__WHAT YOU HAVE TO DO__. Only the lines from the one containing "class: Mammalia" through the last line of the material should be returned, each exactly as it stands.

━━━━

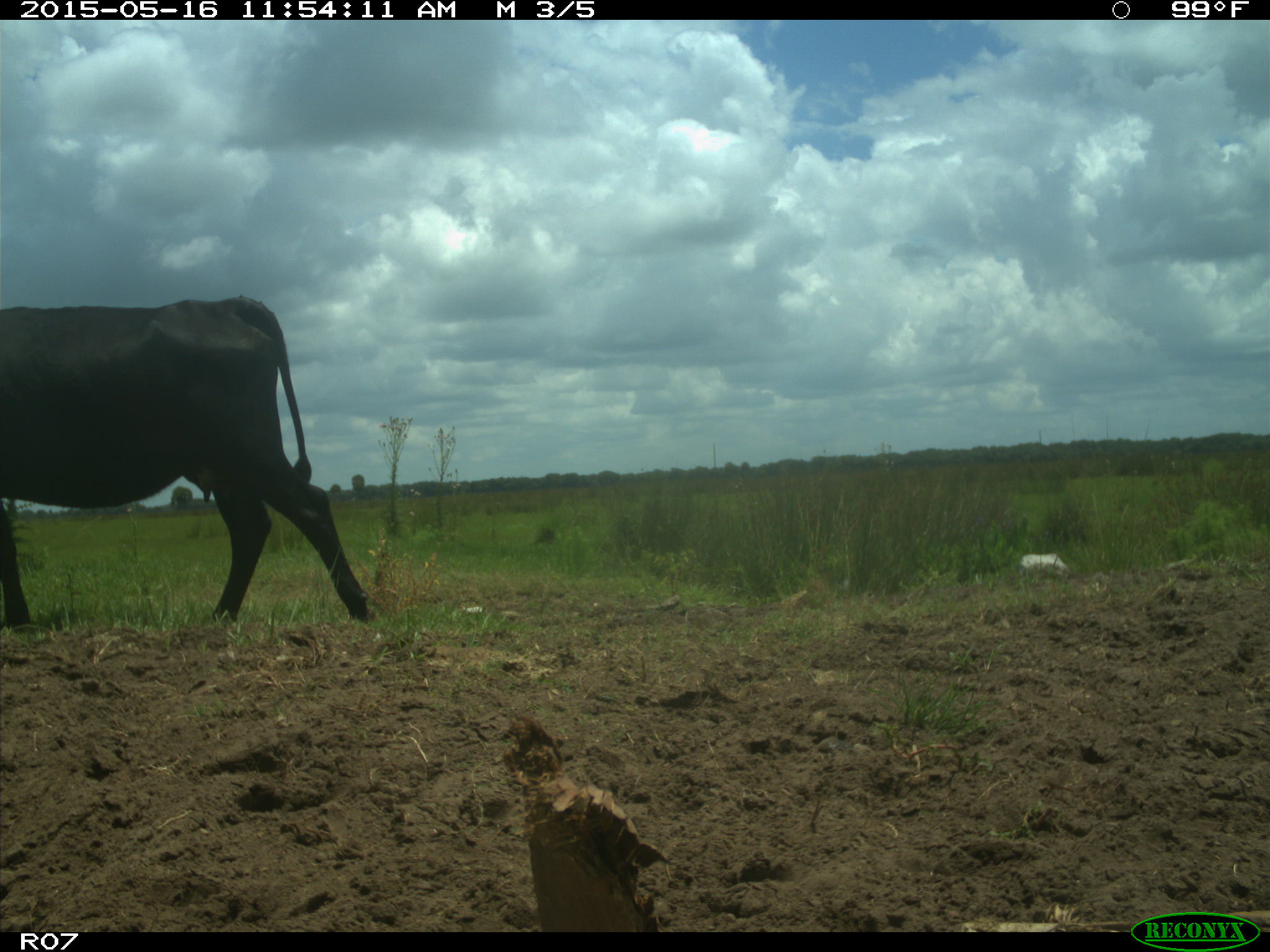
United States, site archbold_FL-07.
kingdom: Animalia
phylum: Chordata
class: Mammalia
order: Artiodactyla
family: Bovidae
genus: Bos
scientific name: Bos taurus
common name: domestic cow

━━━━

__SOLUTION BELOW__.
class: Mammalia
order: Artiodactyla
family: Bovidae
genus: Bos
scientific name: Bos taurus
common name: domestic cow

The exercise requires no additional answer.